Consigne: Reproduisez fidèlement le passage du texte sur la SONAPH ci-dessous, de « Pour atteindre cet » à « les organismes spécialisés. ».

Texte affiché:
2.2. De la SONAPH aux industries d'huilerie du Togo
Tout comme TOGOFRUIT, la Société nationale pour
le développement de la palmeraie et des huileries (SONAPH)
créée en 1968 par décret n° 68-164 du 4 septembre
1968 avait deux principaux objectifs qui épousaient ceux de la
révolution verte, et s'est rapidement transformée en un
élément clé de la politique agro-industrielle
prônée par cette dernière. En effet, la SONAPH avait pour
vocation première le développement de la palmeraie
sélectionnée au Togo, de même que la revalorisation de
celle naturelle menacée par les abattages anarchiques pour la
fabrication de la boisson locale sodabi.
Pour atteindre cet objectif elle se charge de la
sélection et de la fourniture des plants aux paysans tout en veillant
à leur mise en terre selon les normes techniques modernes
définies par les organismes spécialisés.

Lignes de données:

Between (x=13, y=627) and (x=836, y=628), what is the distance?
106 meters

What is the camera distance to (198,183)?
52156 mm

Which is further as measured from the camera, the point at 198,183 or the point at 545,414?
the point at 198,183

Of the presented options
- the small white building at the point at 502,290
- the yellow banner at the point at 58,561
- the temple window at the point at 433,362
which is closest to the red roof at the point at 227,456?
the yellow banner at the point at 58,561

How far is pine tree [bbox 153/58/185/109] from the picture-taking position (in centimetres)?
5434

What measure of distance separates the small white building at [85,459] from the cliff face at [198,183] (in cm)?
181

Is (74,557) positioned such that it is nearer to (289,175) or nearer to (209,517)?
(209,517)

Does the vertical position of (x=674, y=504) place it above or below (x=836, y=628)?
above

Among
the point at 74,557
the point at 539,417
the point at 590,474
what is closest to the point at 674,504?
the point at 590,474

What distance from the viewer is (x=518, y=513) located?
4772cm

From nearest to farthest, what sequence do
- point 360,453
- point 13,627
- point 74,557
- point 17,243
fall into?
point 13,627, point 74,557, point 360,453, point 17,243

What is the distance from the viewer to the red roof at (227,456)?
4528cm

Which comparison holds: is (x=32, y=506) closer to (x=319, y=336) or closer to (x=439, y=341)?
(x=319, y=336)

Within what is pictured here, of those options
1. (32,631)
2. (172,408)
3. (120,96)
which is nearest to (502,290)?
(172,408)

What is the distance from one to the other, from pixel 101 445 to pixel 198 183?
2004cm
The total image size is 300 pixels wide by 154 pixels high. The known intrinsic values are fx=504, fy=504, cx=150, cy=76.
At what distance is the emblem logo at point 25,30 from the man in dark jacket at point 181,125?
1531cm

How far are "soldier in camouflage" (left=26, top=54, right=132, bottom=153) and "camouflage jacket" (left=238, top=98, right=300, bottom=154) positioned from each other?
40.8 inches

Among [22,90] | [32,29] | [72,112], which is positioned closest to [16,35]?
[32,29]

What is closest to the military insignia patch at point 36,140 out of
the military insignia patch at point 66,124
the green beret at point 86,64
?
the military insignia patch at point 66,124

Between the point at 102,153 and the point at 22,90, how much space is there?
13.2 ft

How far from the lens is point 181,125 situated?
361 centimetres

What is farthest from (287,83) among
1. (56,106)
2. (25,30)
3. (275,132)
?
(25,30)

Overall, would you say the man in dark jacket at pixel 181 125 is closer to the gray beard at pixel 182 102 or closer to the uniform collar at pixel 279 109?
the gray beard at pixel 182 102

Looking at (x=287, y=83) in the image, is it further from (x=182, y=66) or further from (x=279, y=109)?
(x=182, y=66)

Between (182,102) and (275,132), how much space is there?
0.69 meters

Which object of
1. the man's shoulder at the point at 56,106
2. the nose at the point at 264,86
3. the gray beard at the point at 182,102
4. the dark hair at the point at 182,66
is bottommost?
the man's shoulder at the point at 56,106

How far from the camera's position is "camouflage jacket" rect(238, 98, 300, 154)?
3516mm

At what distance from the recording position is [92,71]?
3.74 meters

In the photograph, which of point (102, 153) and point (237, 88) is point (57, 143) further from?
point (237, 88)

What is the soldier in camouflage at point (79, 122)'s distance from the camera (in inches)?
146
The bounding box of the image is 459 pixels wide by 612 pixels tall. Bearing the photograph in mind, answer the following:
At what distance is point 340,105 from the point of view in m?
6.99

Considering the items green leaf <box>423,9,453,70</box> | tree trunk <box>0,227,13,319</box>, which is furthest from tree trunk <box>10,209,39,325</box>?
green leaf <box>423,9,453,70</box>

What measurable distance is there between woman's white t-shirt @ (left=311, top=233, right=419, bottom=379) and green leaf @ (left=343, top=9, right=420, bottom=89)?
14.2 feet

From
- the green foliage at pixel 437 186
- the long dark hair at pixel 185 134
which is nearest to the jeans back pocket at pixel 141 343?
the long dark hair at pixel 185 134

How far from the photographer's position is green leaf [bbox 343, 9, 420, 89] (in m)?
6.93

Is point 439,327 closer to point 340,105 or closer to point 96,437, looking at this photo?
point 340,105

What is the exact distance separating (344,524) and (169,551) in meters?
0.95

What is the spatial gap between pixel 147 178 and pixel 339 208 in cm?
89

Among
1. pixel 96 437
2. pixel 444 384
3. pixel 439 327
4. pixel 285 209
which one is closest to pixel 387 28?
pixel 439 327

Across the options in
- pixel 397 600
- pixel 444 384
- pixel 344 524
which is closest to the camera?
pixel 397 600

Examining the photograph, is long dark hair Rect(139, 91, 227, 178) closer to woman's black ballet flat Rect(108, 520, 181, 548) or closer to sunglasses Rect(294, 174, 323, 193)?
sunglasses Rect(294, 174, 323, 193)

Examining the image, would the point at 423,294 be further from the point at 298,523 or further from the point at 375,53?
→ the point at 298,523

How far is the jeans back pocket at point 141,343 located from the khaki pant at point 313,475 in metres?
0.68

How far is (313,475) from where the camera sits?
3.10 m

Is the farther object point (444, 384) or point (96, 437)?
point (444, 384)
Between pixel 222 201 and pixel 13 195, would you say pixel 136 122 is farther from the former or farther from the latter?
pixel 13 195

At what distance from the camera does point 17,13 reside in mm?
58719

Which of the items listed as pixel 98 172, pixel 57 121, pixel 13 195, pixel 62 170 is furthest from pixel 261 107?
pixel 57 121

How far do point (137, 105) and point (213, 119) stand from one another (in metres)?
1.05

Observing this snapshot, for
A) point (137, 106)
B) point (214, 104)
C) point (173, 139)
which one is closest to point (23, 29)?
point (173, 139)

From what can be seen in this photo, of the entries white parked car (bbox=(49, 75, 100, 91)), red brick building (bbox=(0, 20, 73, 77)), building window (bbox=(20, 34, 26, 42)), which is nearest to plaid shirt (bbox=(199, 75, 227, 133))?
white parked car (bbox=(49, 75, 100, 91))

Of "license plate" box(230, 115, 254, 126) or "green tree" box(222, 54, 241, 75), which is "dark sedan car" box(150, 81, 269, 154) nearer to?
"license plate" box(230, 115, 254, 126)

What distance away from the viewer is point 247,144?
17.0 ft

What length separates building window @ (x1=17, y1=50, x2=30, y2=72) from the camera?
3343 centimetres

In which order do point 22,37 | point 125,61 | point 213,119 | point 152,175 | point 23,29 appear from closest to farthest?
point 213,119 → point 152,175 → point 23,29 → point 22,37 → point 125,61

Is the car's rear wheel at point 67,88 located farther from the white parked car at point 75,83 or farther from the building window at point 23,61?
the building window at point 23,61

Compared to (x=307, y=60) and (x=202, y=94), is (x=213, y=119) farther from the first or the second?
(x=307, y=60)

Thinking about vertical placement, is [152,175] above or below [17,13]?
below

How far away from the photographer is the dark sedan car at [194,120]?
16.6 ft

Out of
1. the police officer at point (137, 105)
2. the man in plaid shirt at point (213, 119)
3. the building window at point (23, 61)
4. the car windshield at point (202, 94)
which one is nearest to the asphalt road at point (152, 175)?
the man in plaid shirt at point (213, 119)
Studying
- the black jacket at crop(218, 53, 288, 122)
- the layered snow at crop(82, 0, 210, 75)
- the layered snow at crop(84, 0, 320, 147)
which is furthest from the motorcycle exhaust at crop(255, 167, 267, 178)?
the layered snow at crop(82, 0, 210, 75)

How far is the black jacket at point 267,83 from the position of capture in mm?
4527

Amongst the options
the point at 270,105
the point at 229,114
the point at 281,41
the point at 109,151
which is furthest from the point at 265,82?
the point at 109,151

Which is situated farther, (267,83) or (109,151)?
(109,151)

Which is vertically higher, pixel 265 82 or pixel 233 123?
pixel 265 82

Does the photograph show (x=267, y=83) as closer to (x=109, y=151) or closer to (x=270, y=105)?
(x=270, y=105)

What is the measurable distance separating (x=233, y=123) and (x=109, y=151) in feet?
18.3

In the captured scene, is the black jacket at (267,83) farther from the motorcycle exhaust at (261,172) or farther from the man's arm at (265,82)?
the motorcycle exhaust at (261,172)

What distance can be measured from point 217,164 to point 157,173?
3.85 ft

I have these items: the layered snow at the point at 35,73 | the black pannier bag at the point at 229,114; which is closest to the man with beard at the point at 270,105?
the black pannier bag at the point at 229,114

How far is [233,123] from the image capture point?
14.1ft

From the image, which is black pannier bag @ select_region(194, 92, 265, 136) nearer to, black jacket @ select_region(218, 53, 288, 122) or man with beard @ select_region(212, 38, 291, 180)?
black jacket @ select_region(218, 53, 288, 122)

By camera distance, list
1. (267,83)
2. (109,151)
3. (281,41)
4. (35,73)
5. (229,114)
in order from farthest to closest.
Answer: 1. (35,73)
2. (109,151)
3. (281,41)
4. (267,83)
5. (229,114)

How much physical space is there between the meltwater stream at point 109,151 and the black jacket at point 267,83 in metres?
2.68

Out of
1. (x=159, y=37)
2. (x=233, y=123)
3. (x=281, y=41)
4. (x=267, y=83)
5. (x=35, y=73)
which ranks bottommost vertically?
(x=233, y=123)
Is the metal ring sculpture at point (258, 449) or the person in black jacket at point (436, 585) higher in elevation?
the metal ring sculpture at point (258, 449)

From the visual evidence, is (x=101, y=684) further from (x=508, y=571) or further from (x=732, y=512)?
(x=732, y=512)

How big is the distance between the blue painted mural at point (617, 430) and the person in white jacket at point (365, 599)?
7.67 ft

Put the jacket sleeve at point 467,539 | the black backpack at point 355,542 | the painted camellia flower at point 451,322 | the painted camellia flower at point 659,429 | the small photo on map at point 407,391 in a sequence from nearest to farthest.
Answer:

Résultat:
Pour atteindre cet objectif elle se charge de la
sélection et de la fourniture des plants aux paysans tout en veillant
à leur mise en terre selon les normes techniques modernes
définies par les organismes spécialisés.